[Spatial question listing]
— Begin —

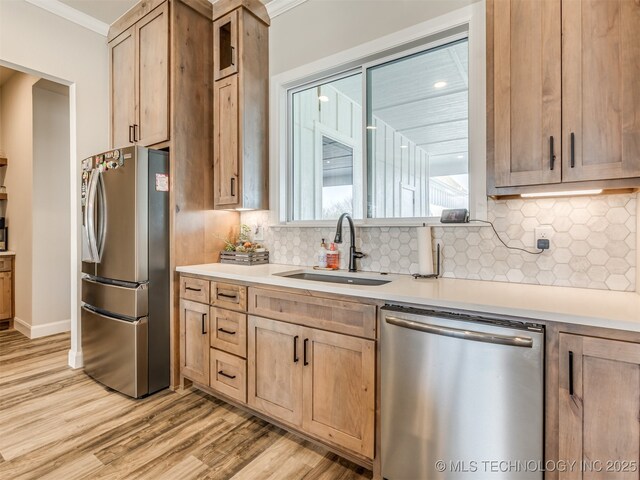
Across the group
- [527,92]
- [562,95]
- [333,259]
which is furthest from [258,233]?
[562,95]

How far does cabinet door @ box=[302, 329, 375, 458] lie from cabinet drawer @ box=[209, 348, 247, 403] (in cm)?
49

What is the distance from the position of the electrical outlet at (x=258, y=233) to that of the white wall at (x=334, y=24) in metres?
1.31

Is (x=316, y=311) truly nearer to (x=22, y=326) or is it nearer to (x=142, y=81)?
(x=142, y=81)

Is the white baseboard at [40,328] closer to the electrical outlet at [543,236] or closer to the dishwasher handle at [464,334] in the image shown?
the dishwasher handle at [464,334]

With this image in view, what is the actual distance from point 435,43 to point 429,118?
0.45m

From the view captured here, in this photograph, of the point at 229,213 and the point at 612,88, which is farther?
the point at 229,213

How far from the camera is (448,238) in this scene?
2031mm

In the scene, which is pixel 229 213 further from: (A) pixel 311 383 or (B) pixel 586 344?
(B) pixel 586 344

— End —
— Begin —

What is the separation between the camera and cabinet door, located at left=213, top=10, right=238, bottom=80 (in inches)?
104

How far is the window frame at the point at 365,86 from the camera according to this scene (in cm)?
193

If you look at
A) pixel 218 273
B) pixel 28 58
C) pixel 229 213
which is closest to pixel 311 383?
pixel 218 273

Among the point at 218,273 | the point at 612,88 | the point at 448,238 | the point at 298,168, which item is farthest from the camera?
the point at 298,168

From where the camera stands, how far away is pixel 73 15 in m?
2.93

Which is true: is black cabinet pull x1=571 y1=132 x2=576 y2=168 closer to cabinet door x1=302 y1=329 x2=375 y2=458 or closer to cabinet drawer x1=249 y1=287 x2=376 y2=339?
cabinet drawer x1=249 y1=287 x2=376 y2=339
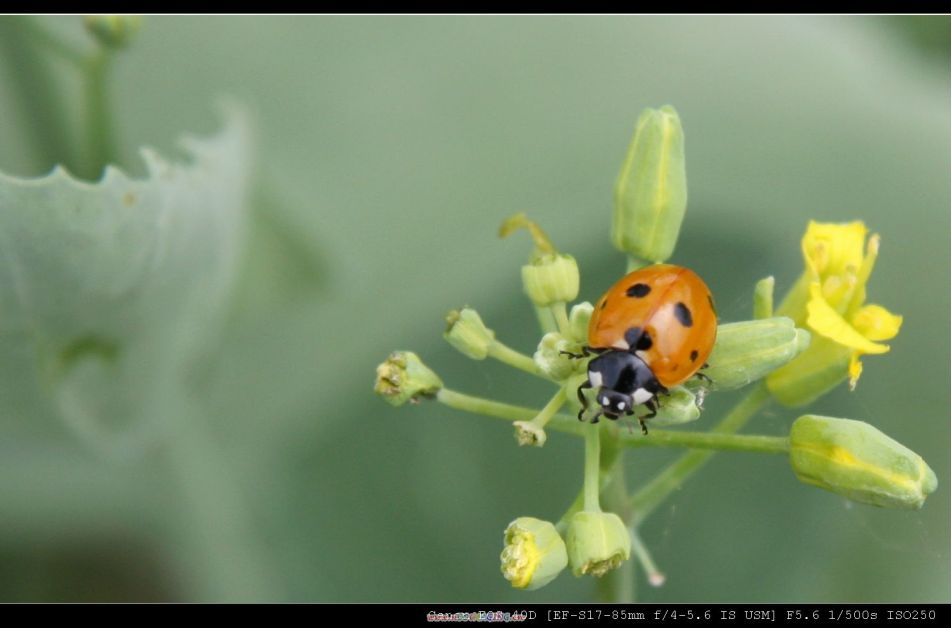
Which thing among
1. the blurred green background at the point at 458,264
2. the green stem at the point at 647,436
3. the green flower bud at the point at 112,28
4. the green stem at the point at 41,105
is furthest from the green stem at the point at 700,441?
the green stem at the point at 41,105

— End —
— Begin —

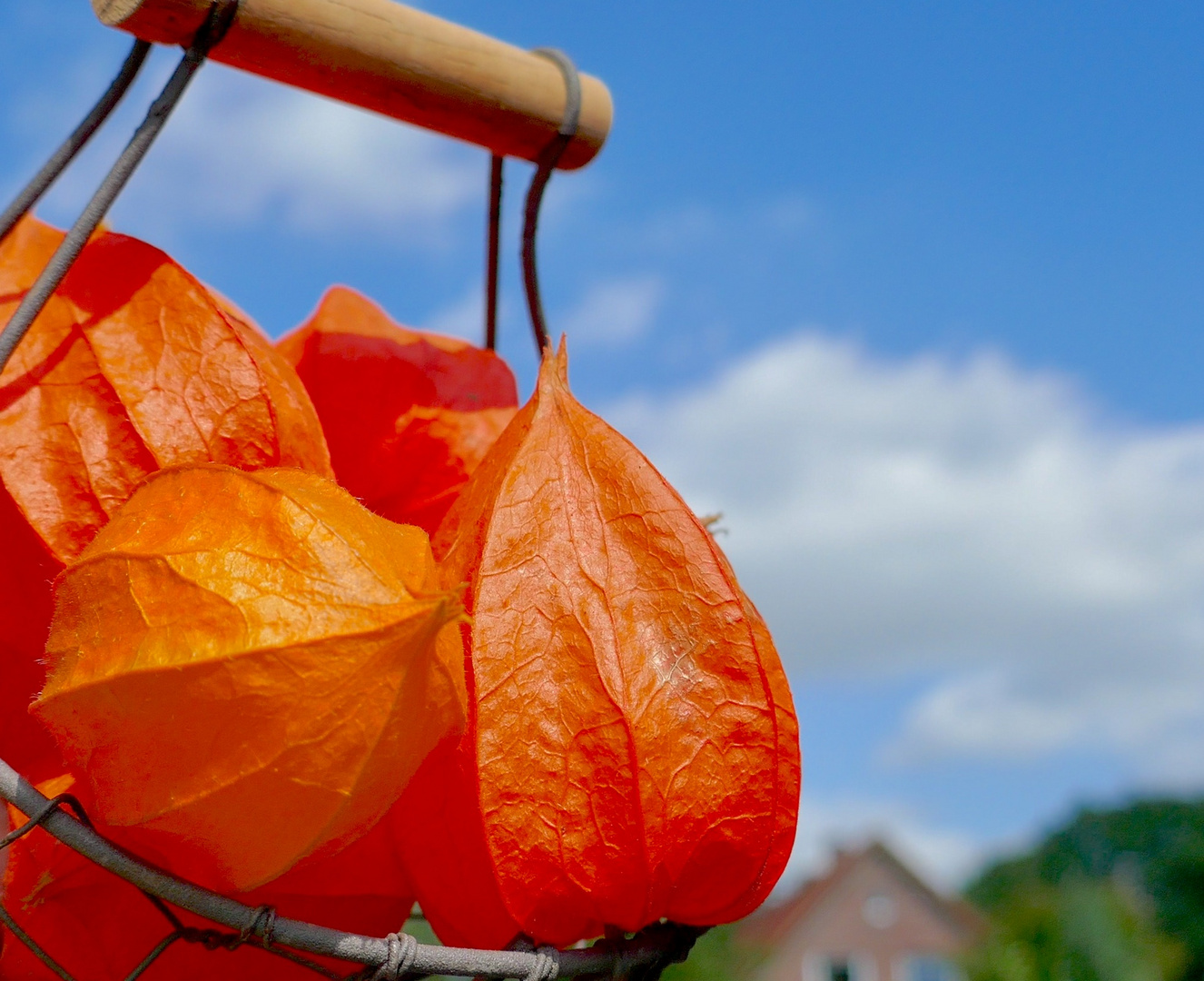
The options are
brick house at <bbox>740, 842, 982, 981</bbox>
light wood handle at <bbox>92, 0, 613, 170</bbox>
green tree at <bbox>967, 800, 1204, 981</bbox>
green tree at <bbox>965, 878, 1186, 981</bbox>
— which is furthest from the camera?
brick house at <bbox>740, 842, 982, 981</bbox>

— End —

» Task directions
Please pick out every line in the listing above that contains the word "green", and copy each one in full.

» Reply to the exercise
1. the blurred green background at the point at 458,264
2. the green stem at the point at 647,436
3. the green flower bud at the point at 112,28
4. the green stem at the point at 41,105
is furthest from the green stem at the point at 700,441?
the green stem at the point at 41,105
green tree at <bbox>967, 800, 1204, 981</bbox>
green tree at <bbox>965, 878, 1186, 981</bbox>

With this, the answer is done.